Peut-on être suffisamment libre pour faire non pas un choix, mais pour choisir une vie, un style, c’est-à-dire pour se choisir ? C’est évidemment beaucoup plus difficile de choisir un style de vie que de faire tel ou tel choix concret. Le style de vie ne fait qu’exprimer au dehors une disposition intérieure, un état du cœur. Avons-nous prise sur notre disposition intérieure, sur nos états d’âme, sur notre niveau de conscience ? Ou bien subissons-nous notre vie intérieure, comme quelque chose que nous ne comprendrions même pas ? L’idée d’Aristote est que l’homme est capable d’un choix radical, c’est-à-dire qu’il peut choisir son mode de vie. Dans l’Antiquité, ce choix prend la forme d’un détachement à l’égard de la vie active pour accéder à la vie contemplative, c’est-à-dire celle des philosophes qui cherchent la connaissance et la sagesse. Plus tard, dans le christianisme, le choix radical consistera à rompre avec le monde pour se consacrer à la recherche de Dieu, notamment dans le cadre de la vie monastique. Tout choix radical suppose donc un détachement par rapport à des habitudes anciennes qui nous viennent de notre éducation et aussi de la société, des convenances. Ce choix radical consiste à se libérer de son propre passé mais aussi de l’emprise des autres sur nous. Il suppose donc une solitude et une indépendance à ‘égard du grand nombre.

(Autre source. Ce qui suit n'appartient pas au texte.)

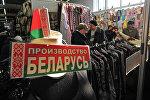 Продажа белорусских товаров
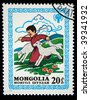 MONGOLIA - CIRCA 1980: A stamp printed in Mongolia shows boy play with lambs, circa 1980. - stock photo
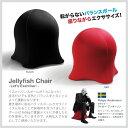 【入荷しました】 ジェリーフィッシュチェアー JELLYFISH CHAIR 3色展開 SPICE スパイス WKC102 バランスボール チェア いす 椅子 ...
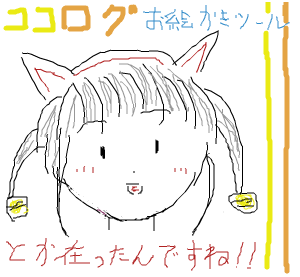 Cocolog_oekaki_2008_10_02_23_04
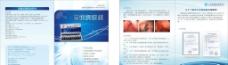 医疗药品宣传单图片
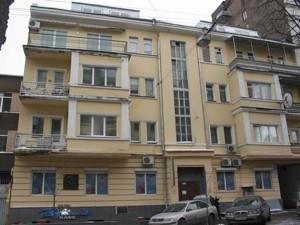 Квартира Пушкинская, 19а, Киев, F-38582 - Фото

L’accès à l’autonomie se paie d’une certaine solitude, celle-ci étant indissolublement liée à la démarche éthique.

Nous parvenons donc à une première définition de l’éthique : elle est ce travail sur soi qui dégage la personnalité profonde et qui se traduit extérieurement par un choix radical conduisant à changer de mode de vie. Bien sûr, tout choix radical est motivé par la recherche du bonheur. Seulement, il y a bien des manières d’être heureux. Par exemple, le divertissement, comme le montre Pascal, procure du bonheur. Pendant qu’il chasse, le chasseur ne pense à rien d’autre, il échappe à ses soucis, il est bien. Ou pendant qu’il regarde un film amusant, le spectateur est heureux. Pourtant, nous sentons bien que tous les bonheurs n’ont pas la même valeur. A quoi ressemblerait une vie qui ne cesserait d’enchaîner les parties de chasse ou les séances de cinéma ? Il faut que notre bonheur soit compatible avec l’idée que nous nous faisons d’une vie humaine digne. Digne, càd conforme à ce que doit être une vie humaine. Nous ne pouvons donc nous empêcher d’établir une hiérarchie entre les différentes formes de bonheur et les différents modes de vie. Il existe donc une éthique théorique qui consiste à comprendre la place de l’homme dans la nature, dans l’évolution historique, dans la création divine pour ceux qui croient en Dieu. Dès lors que cette éthique théorique nous permettra de connaître notre rôle dans l’ensemble de l’univers, dès lors qu’elle nous permettra de discerner notre vocation, notre utilité pour les autres, pour la Nature et pour Dieu, alors nous cherchons une forme de bonheur et un style de vie conformes à cette vocation. Du même coup, nous renoncerons, sans peine et sans chagrin, aux autres formes de bonheur, notamment celles qui repose sur le divertissement et sur le simple plaisir, en comprenant que ces bonheurs-là nous rendent finalement mal à l’aise car ils nous détournent de nos choix profonds : à y regarder mieux, ils nous nous rendent malheureux.

Nous venons donc de distinguer une éthique théorique, qui est une réflexion sur la valeur des modes de vie, et une éthique pratique, qui est un travail sur soi destiné à faire un choix radical dans notre style de vie. L’éthique philosophique est l’articulation des deux : il y faut de la pensée et de la réflexion, mais il y faut aussi des choix de vie forts, comme ceux qu’étaient capables de faire les philosophes de l’antiquité.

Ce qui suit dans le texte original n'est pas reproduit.